> [Exercise details]:
Reproduce the listing word for word. Skip any image.

> [Exercise data]:
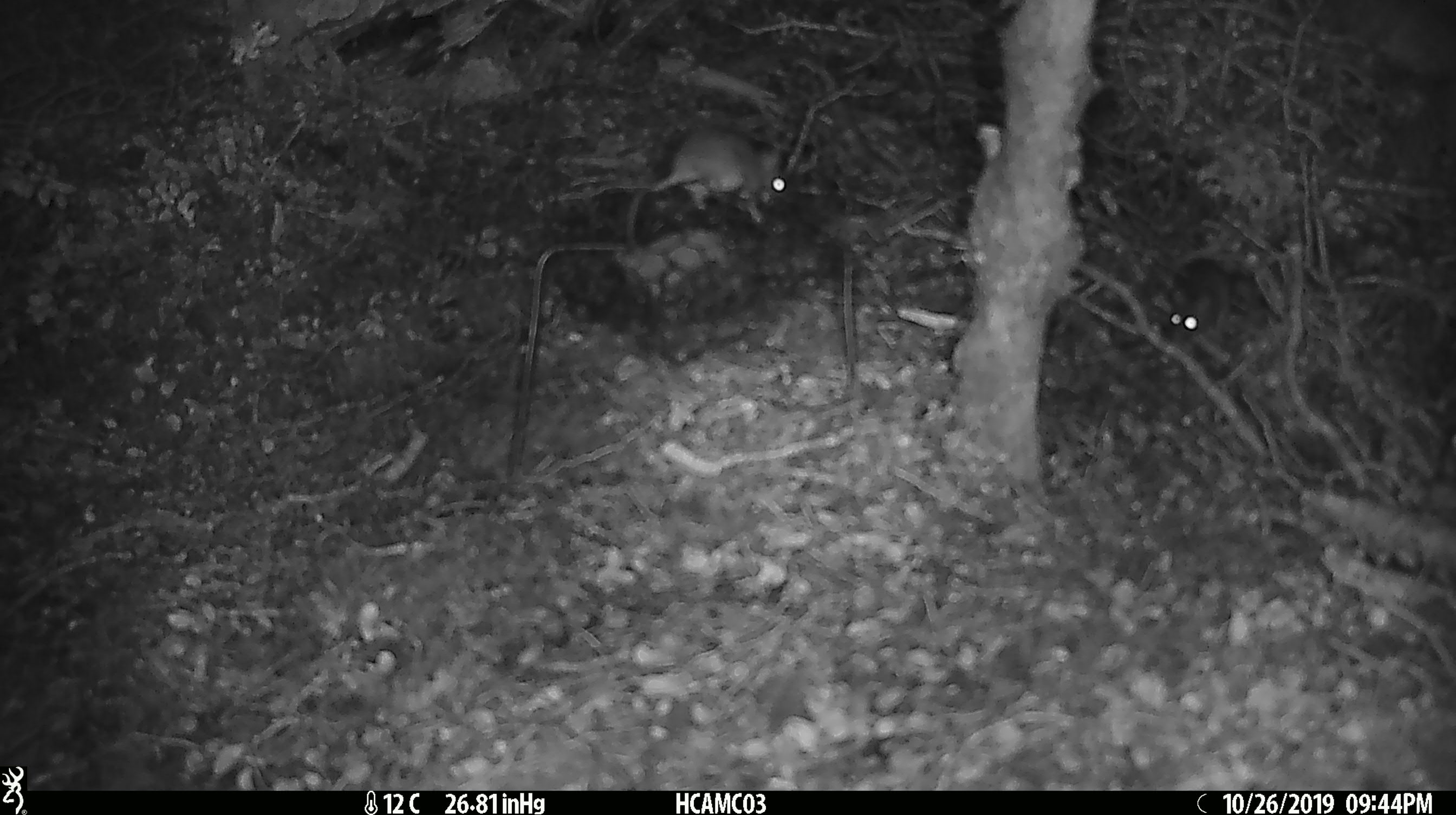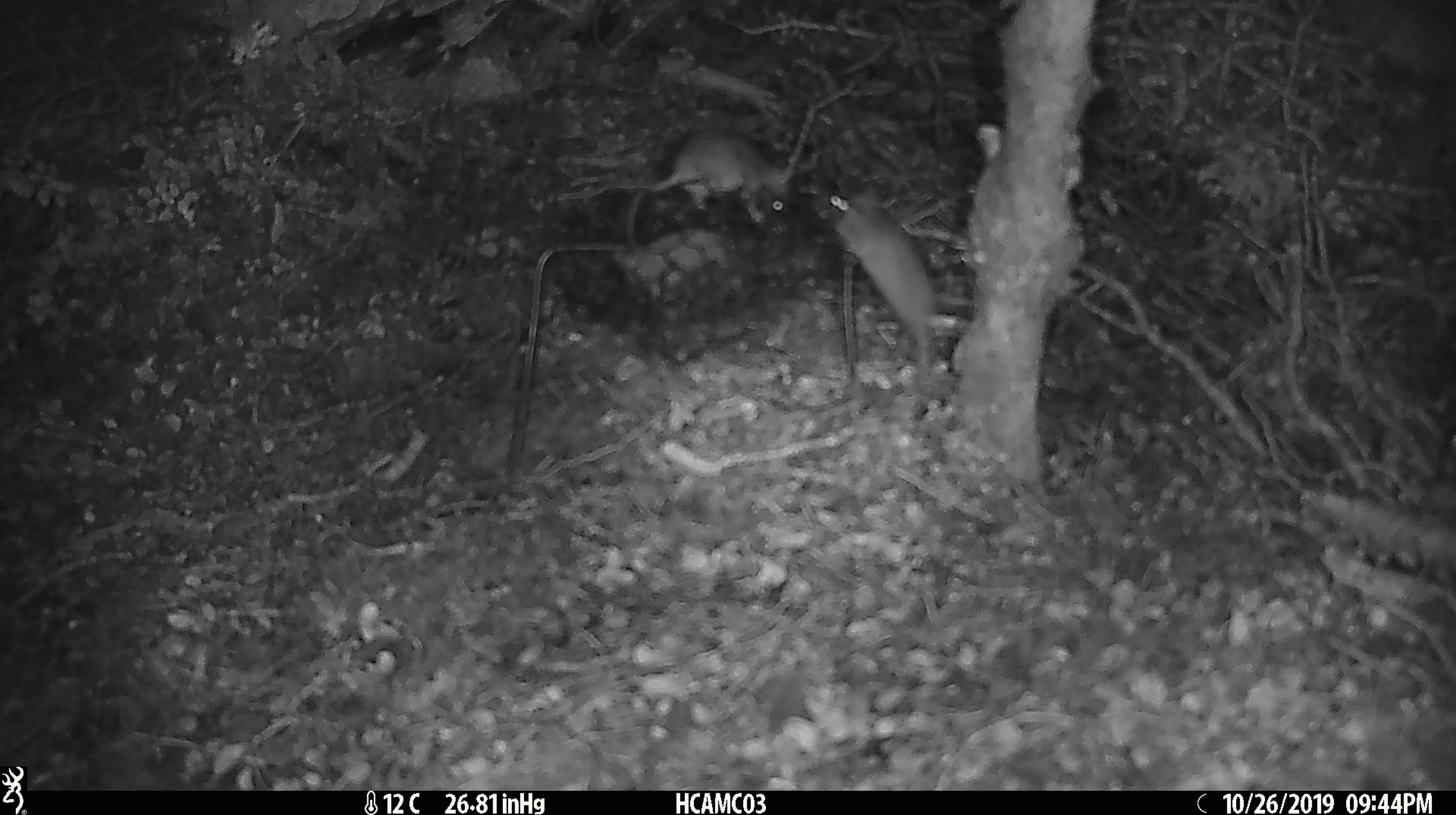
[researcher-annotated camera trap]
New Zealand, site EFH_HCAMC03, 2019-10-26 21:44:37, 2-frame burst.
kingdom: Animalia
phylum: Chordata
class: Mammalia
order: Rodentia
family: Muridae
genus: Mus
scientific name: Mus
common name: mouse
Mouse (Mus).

> [Your response]:
[researcher-annotated camera trap]
New Zealand, site EFH_HCAMC03, 2019-10-26 21:44:37, 2-frame burst.
kingdom: Animalia
phylum: Chordata
class: Mammalia
order: Rodentia
family: Muridae
genus: Mus
scientific name: Mus
common name: mouse
Mouse (Mus).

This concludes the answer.